Improving Cryo-EM Specimen Quality Using Surface Science - PROJECT SUMMARY
The goal of Phase I is to adapt DeNovX’s surface science approach to improving crystallization to challenges
in specimen preparation for cryogenic electron microscopy (cryoEM) that limit throughput and diminish
resolution. CryoEM is superior for studies of noncrystalline biological analytes including proteins, complexes,
and assemblies. Ideal cryoEM specimens require the bioanalyte to be evenly distributed and randomly oriented
in vitrified aqueous media on a support. Specimen preparation comprises the deposition of aqueous bioanalyte
on a support “grid”, thinning via blotting, and vitrification. Specimen quality is adversely affected by: (1) support
hydrophobicity, (2) partitioning of bioanalytes to the support film surfaces, (3) partitioning of bioanalytes to the
air-water interface, and (4) orientation bias. DeNovX and Vanderbilt will expand their ongoing collaboration to
create innovative products using physicochemical surface modifications to tune the surface energy,
hydrophilicity, H-bonding, and interfacial surface charge properties of cryoEM supports to create
thermodynamically favorable domains that enhance bioanalyte incorporation while minimizing partitioning and
orientation bias. Improved cryoEM workflows and specimen quality will benefit Public Health through a better
structure-function understanding of diseases and potential therapies. Specific Aim 1 - Identify physical and
chemical modifications to Au- and C-based cryoEM specimen supports that enhance aqueous sample
adsorption across holes using replicate, controlled tensiometry and microscopy studies. Candidate physical
modifications for holey supports and continuous films (graphene/graphene oxide) include surface energy
tuning; texturing; etc.; and chemical modifications include plasma treatment; randomly anchored (covalent or
noncovalent) combinations of polyethylene oxide (PEO), polypropylene oxide (PPO), PEO/PPO copolymers;
hydroxyl-, alkyl-, or ionizable termini; etc. Confirm that the modified surfaces are comparably wettable (± 3) to
control supports using solution conditions for benchmark cryoEM bioanalytes (e.g., ferritin, E. coli ribosomes,
etc.). Rank and advance the top six physicochemical surface modifications showing increases of ≥ 10% in
hydrophilicity/surface energy or bioanalyte adsorption across support holes.

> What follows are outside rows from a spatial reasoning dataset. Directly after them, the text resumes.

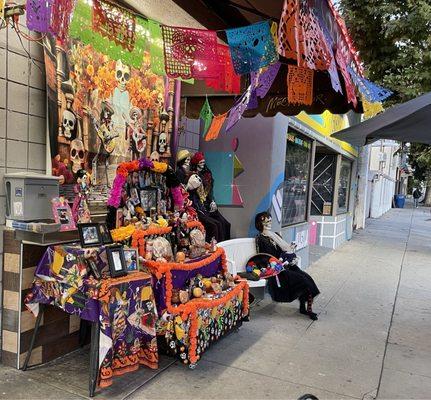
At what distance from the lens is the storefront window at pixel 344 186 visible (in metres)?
11.9

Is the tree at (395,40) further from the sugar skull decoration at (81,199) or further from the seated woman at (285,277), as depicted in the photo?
the sugar skull decoration at (81,199)

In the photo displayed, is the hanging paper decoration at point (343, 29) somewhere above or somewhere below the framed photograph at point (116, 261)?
above

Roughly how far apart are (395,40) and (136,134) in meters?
8.13

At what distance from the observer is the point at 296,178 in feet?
25.0

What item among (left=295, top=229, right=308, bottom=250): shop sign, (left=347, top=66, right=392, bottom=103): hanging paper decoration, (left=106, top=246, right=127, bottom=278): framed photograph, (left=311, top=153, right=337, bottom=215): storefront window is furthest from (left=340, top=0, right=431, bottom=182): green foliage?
(left=106, top=246, right=127, bottom=278): framed photograph

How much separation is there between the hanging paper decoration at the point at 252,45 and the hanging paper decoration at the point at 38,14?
146 cm

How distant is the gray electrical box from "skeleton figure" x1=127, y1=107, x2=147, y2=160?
50.6 inches

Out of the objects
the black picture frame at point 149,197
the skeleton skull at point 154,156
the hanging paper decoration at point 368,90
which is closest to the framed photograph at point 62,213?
the black picture frame at point 149,197

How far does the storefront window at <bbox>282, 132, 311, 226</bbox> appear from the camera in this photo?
703cm

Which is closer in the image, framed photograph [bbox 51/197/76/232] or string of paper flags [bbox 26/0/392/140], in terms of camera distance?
string of paper flags [bbox 26/0/392/140]

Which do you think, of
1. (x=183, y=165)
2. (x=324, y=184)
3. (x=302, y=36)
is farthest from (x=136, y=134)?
(x=324, y=184)

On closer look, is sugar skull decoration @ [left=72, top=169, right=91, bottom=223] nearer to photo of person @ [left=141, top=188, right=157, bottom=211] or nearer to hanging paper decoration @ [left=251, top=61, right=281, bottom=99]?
photo of person @ [left=141, top=188, right=157, bottom=211]

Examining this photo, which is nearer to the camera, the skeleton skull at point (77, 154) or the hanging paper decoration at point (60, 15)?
the hanging paper decoration at point (60, 15)

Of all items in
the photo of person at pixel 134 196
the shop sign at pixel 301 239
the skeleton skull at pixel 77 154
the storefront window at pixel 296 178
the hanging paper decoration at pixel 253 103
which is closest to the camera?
the skeleton skull at pixel 77 154
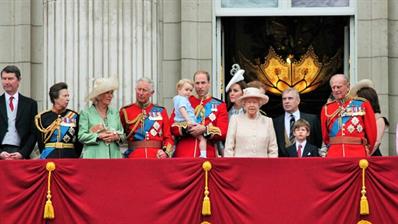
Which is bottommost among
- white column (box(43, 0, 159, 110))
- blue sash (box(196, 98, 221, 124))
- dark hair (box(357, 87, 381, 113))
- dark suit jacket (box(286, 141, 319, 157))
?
dark suit jacket (box(286, 141, 319, 157))

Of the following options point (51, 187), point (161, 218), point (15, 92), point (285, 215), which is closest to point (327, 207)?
point (285, 215)

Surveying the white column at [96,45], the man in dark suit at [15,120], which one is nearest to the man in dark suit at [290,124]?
the white column at [96,45]

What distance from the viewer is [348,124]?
15438 millimetres

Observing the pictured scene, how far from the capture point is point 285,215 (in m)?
14.7

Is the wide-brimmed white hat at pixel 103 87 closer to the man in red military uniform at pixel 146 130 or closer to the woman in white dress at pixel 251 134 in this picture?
the man in red military uniform at pixel 146 130

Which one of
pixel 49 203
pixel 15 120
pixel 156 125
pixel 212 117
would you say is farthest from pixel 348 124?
pixel 15 120

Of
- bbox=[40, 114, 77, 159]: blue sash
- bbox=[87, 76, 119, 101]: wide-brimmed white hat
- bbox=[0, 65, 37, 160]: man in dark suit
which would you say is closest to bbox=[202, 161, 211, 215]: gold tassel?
bbox=[87, 76, 119, 101]: wide-brimmed white hat

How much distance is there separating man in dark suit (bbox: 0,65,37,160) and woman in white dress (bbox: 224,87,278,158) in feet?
7.96

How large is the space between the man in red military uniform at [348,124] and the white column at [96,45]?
10.7 feet

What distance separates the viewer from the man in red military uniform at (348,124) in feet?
50.4

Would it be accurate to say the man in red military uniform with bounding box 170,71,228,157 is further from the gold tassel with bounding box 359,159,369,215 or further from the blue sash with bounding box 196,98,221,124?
the gold tassel with bounding box 359,159,369,215

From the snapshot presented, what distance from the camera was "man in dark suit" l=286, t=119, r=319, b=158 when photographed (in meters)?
15.5

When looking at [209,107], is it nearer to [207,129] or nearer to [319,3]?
[207,129]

Specific Aim 2 - Produce Au- and
C-based cryoEM specimen supports using the most promising physicochemical modifications from Aim 1 and
conduct controlled, replicate studies (n ≥ 3) of the benchmark bioanalytes using cryoEM to demonstrate that
surface modification does not decrease the S/N of vitrified specimens by ≥ 5% and that particle incorporation to
holes is improved by ≥ 10% or that useful particle losses to support film or air-water partitioning are reduced by
≥ 5% relative to controls. Random particle orientations will be qualitatively assessed for challenge bioanalytes
(e.g., the flagellar rotor, Krebs cycle enzymes, etc.) to confirm that orientation bias is not exacerbated . It is
anticipated that more randomly oriented particles will be incorporated into cryoEM grids, and Phase II plans
include maturing prototypes through technology demonstrations.